Stress can affect our physical and mental health in many ways. Constant stress can lead to problems including high blood pressure, heart disease, obesity and diabetes. Research suggests stress can also affect our urologic health.
For instance, stress can increase the chances of developing a urinary tract infection (UTI). That’s because when we are stressed, our bodies release a hormone called cortisol. This reduces our immune response, which can lead to UTIs.
Stress can result in the need to urinate more often. Being very anxious and stressed can trigger your body’s “fight or flight” response. This can lead to urinary urgency, frequency and urine leakage. Stress may cause flare-ups of interstitial cystitis or painful bladder syndrome which is a condition associated with bladder pain, and pressure. It may also worsen symptoms in people with overactive bladder (OAB).
Having any of these conditions can also increase a person’s stress, because you are always worried you may not be able to make it to the bathroom in time. This creates an unhealthy cycle.
One way to reduce stress is mindfulness meditation. Mindfulness has two main parts: attention and acceptance. First you turn your attention to your breath, thoughts and physical sensations in your body and the feelings you are having. Then you observe those feelings and sensations without judging them, and let them go.

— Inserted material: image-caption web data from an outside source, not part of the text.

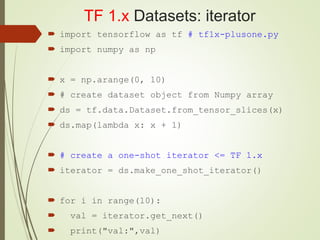 TF 1.x Datasets: iterator
 import tensorflow as tf # tf1x-plusone.py
 import numpy as np
 x = np.arange(0, 10)
 # create dataset object from Numpy array
 ds = tf.data.Dataset.from_tensor_slices(x)
 ds.map(lambda x: x + 1)
 # create a one-shot iterator <= TF 1.x
 iterator = ds.make_one_shot_iterator()
 for i in range(10):
 val = iterator.get_next()
 print("val:",val)
 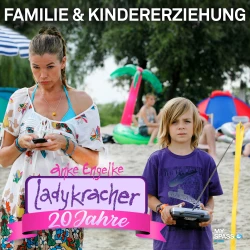 Cover - Anke Engelke - 20 Jahre Ladykracher - Kindererziehung & Familie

Research has found that mindfulness-based therapy is especially effective for reducing stress, anxiety, depression and pain. Mindfulness can reduce the sense of dread that comes with having a urinary problem. It can calm a person down, which can prevent episodes of leakage.
There are mindfulness-based programs that include breathing exercises, yoga and guided lessons. You can find mindfulness-based online programs or smartphone apps.
You can also try mindfulness on your own.
- Breathe in through your nose to a count of 4, hold for 1 second and then exhale through the mouth to a count of 5. Repeat often.
- As you walk, pay attention to your breath and the sights and sounds around you. If thoughts and worries enter your mind, note them but then return to the present.
- Eat mindfully. Be aware of taste, textures and flavors in each bite. Notice when your body is hungry or full.
- Bring your attention to how each part of your body is feeling. This can help you connect with your body.